Menurut kutipan bacaan tentang UU ekstradisi RI-Singapura, dengan topik apa Didik Mukrianto mengaitkan undang-undang tersebut?

* _Kutipan Bacaan_:
= = = = =
Jakarta (ANTARA) - Anggota Komisi III DPR RI Didik Mukrianto mengatakan Undang-Undang Perjanjian RI-Singapura tentang Ekstradisi Buronan yang baru saja disahkan DPR RI mempersempit ruang gerak kriminal.
Dengan UU tersebut, kata Didik, negara akhirnya bisa mengadili pelaku tindak kriminal yang melarikan diri ke negara lain setelah kepolisian setempat di mana pelaku kriminal tersebut berhasil menangkapnya.
"Dengan perjanjian ekstradisi ini, maka negara yang terlibat bisa saling mempersempit ruang gerak kriminal," kata Didik dalam keterangan tertulis yang diterima di Jakarta, Jumat.
Dia menjelaskan Undang-Undang Perjanjian RI-Singapura tentang Ekstradisi Buronan berkaitan dengan topik hubungan internasional, khususnya hukum internasional.
Sedianya, lanjutnya, suatu negara tidak ada kewajiban untuk menyerahkan buronan yang kabur ke negaranya kembali ke negara tempat asal kriminal tersebut, karena pada dasarnya tiap negara berdaulat tidak ada kewajiban internasional.
Sementara, kata Didik, menangkap buronan kriminal yang lari ke luar negeri bukanlah perkara yang mudah, di mana masih banyak pula buronan kriminal yang belum tertangkap.
"Karena itulah banyak negara di dunia ini membuat perjanjian ekstradisi termasuk Indonesia dan Singapura," tambahnya.
Baca juga: Peneliti: UU Ekstradisi Buronan angin segar pemberantasan korupsi
Oleh karena itu, dia berharap UU tersebut mempermudah penangkapan kriminal yang bersembunyi di luar negeri dan menjadi tolok ukur kemampuan menangkap kriminal, serta mengatasi masalah yurisdiksi.
= = = = =
* _Data Tersimpan_:

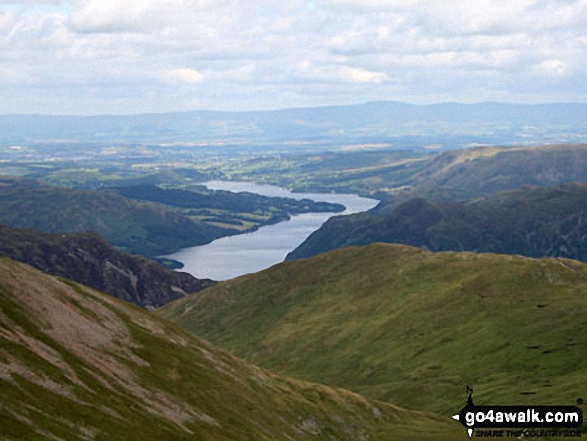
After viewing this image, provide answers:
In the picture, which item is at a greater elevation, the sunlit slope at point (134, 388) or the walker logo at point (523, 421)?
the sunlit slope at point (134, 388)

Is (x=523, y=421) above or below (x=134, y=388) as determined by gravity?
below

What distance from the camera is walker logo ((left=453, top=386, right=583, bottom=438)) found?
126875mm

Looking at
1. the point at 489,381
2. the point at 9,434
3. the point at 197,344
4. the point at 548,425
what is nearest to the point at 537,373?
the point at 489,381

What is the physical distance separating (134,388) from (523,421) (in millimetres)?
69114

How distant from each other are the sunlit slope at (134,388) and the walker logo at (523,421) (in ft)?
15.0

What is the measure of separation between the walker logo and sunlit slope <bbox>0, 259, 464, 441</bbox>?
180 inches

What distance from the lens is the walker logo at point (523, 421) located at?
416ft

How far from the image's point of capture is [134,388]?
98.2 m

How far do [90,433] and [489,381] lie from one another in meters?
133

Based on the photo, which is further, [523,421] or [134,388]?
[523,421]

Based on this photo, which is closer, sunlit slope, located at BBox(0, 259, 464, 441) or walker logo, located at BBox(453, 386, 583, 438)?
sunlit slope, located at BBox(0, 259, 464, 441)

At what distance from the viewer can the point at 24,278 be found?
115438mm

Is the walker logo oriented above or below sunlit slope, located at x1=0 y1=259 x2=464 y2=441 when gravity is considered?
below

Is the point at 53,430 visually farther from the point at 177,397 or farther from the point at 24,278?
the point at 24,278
= = = = =
* _Jawaban Tugas_:
Dengan topik hubungan internasional, khususnya hukum internasional.